:: AIM 1 ::
Extract the entire message about a box of EPROMs, reproducing it word for word.

>> BEGIN DOCUMENT

--- On Sun, 2/5/12, jim s <jws at jwsss.com> wrote:
I have a come into an opportunity
which people here might help with.? The opportunity is
a 75 to 100# box of Eproms.?
Any ideas on what to do, what the chances are that
they will
work?
They will work. EPROMs are very hard to damage. Despite all the precautions and warnings,
most of this stuff is quite resilient. I have a box-o-EPROMs like that, scavenged pulls
from a recycler. I think I've come across two or three bad ones out of hundreds. And
there's no telling if they even worked before they were tossed into the pile.
I don't have the means or time to do testing,
though recent discussion suggest there might be some cheap
eprom programmer which might do that.? I have never
blown up a prom from normal handling, w/o antistat but with
the shear number of parts here, the odds are that some are
blown.? I am handling these now with antistat, but the
prior situation is what it is.

>> END DOCUMENT
>> BEGIN EXERCISE MATERIALS

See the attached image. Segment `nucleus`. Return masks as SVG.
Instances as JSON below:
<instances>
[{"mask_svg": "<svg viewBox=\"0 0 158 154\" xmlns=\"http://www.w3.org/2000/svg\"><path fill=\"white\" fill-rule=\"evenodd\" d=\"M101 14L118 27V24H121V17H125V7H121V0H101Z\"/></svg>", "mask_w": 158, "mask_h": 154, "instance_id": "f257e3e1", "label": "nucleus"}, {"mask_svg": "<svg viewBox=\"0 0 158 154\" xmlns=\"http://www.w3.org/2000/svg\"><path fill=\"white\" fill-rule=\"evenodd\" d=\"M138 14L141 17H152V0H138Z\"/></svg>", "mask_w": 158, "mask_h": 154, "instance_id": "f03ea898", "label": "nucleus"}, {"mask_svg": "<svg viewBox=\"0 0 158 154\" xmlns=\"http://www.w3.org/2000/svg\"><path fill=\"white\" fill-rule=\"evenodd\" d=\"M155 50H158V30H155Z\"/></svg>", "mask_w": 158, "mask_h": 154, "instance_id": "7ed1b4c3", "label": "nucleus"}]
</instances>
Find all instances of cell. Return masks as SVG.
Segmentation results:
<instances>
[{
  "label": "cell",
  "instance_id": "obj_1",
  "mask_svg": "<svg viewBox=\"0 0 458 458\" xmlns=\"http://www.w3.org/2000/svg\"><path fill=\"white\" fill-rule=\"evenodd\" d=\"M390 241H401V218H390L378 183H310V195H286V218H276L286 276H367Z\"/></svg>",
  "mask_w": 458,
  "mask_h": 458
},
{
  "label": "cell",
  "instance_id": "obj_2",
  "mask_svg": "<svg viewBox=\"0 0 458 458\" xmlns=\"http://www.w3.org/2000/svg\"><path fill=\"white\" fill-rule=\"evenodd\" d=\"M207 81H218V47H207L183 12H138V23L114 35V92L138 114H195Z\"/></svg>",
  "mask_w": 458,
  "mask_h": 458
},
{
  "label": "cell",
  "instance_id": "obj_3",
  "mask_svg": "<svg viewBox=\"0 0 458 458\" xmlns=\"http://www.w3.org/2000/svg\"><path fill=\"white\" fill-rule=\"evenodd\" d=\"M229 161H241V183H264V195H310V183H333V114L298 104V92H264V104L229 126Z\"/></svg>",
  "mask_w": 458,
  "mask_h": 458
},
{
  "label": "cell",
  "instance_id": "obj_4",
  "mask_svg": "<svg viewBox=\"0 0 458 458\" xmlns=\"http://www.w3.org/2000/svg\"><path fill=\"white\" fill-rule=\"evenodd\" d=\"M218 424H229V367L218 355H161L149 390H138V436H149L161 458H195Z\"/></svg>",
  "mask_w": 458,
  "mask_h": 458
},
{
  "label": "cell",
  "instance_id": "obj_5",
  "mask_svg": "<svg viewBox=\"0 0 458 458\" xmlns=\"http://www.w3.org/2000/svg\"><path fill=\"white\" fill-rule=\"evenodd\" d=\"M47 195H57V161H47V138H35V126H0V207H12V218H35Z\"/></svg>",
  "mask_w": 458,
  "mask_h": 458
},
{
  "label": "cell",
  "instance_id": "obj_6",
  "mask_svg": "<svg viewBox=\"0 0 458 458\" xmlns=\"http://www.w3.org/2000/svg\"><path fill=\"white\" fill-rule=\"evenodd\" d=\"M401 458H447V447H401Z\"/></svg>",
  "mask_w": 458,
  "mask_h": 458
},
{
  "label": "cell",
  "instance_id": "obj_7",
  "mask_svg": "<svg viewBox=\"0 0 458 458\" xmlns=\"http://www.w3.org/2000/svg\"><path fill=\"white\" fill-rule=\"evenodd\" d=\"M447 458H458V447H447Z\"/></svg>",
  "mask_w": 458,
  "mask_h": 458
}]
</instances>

>> END EXERCISE MATERIALS

:: AIM 2 ::
Pick out every line of the listing that contains the string "masks". Case counts.

:: WRITTEN ANSWER 1 ::
--- On Sun, 2/5/12, jim s <jws at jwsss.com> wrote:
I have a come into an opportunity
which people here might help with.? The opportunity is
a 75 to 100# box of Eproms.?
Any ideas on what to do, what the chances are that
they will
work?
They will work. EPROMs are very hard to damage. Despite all the precautions and warnings,
most of this stuff is quite resilient. I have a box-o-EPROMs like that, scavenged pulls
from a recycler. I think I've come across two or three bad ones out of hundreds. And
there's no telling if they even worked before they were tossed into the pile.
I don't have the means or time to do testing,
though recent discussion suggest there might be some cheap
eprom programmer which might do that.? I have never
blown up a prom from normal handling, w/o antistat but with
the shear number of parts here, the odds are that some are
blown.? I am handling these now with antistat, but the
prior situation is what it is.

:: WRITTEN ANSWER 2 ::
See the attached image. Segment `nucleus`. Return masks as SVG.
Find all instances of cell. Return masks as SVG.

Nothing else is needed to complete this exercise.